**Task directions**
Find the string "hreflang" in the data, then copy every line where it is found.

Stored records
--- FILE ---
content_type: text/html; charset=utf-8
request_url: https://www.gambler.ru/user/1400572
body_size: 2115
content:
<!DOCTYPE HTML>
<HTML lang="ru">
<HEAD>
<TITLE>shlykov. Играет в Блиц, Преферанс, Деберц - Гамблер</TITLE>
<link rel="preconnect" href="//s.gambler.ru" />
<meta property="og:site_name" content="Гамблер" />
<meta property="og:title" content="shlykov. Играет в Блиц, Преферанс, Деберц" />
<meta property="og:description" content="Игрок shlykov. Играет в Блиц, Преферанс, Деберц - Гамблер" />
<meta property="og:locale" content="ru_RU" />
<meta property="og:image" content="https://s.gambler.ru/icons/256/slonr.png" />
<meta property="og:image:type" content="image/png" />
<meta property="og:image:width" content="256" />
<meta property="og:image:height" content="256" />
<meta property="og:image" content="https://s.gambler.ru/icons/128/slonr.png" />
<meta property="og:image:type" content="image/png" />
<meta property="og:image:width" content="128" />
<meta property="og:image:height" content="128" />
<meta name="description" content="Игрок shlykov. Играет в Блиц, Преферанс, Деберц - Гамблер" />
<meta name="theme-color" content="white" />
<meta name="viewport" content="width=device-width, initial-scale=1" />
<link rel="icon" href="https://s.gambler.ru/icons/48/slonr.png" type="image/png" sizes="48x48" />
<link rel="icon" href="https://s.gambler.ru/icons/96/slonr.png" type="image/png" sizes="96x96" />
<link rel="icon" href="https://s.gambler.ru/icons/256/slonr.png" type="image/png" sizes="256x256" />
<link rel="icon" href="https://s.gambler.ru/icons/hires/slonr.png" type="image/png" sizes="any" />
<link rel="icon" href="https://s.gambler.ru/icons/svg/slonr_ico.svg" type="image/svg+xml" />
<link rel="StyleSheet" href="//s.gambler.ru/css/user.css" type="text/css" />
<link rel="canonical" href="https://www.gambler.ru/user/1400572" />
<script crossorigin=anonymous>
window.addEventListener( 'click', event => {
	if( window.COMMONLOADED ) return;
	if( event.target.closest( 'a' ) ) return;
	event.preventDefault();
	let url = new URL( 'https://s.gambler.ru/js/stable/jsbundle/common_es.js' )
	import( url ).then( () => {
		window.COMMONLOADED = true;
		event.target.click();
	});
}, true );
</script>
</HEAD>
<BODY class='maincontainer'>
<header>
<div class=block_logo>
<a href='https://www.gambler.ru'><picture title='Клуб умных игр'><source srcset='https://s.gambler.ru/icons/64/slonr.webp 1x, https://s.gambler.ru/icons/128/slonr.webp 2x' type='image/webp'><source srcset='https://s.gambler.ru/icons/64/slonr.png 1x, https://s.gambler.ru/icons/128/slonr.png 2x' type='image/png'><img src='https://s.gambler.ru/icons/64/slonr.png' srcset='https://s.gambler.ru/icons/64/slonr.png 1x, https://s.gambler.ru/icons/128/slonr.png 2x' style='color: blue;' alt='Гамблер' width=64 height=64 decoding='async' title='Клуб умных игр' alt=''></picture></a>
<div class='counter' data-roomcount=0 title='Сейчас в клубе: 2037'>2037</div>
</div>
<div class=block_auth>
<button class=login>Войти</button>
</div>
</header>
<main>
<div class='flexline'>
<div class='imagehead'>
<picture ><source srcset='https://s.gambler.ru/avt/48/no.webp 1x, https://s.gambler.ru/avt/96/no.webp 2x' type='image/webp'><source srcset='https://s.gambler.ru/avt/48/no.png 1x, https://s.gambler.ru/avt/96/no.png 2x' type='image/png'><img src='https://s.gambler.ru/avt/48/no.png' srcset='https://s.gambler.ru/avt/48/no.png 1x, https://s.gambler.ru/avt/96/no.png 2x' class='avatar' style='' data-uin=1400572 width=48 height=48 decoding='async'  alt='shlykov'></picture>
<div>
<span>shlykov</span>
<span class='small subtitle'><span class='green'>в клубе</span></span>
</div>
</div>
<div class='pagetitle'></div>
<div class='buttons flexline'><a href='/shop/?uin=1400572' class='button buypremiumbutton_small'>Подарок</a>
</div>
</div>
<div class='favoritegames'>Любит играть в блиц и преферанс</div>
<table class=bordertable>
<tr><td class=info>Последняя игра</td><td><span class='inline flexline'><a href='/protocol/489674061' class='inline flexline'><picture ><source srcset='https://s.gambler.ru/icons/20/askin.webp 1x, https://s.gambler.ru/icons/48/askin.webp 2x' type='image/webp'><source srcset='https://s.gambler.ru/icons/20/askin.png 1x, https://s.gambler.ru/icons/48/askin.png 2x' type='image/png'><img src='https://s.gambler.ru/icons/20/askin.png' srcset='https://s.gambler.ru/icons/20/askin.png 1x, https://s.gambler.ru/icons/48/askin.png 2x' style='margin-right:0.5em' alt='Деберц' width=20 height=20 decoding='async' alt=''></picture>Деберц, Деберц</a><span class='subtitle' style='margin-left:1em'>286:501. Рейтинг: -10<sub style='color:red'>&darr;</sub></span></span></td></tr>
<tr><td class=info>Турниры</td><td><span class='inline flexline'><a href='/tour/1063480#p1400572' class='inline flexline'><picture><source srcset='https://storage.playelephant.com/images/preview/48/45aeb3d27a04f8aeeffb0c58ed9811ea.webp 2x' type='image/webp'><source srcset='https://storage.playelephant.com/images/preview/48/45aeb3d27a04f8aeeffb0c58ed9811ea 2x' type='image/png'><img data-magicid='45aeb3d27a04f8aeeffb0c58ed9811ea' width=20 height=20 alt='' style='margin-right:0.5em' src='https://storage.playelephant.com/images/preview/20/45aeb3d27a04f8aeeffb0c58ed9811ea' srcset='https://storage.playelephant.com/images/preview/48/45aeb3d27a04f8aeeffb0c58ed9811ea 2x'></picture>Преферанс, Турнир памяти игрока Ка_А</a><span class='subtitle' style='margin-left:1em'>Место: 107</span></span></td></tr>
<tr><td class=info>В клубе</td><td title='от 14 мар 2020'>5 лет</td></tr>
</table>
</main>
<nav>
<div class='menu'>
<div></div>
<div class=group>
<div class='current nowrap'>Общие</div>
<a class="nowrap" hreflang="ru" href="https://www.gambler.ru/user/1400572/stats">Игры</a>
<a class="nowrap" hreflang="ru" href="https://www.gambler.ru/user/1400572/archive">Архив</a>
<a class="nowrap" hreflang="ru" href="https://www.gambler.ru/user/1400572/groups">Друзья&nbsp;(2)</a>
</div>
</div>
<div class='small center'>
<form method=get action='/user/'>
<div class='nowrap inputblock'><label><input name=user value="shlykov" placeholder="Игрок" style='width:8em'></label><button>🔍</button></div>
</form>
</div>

**Response to the exercise**
<a class="nowrap" hreflang="ru" href="https://www.gambler.ru/user/1400572/stats">Игры</a>
<a class="nowrap" hreflang="ru" href="https://www.gambler.ru/user/1400572/archive">Архив</a>
<a class="nowrap" hreflang="ru" href="https://www.gambler.ru/user/1400572/groups">Друзья&nbsp;(2)</a>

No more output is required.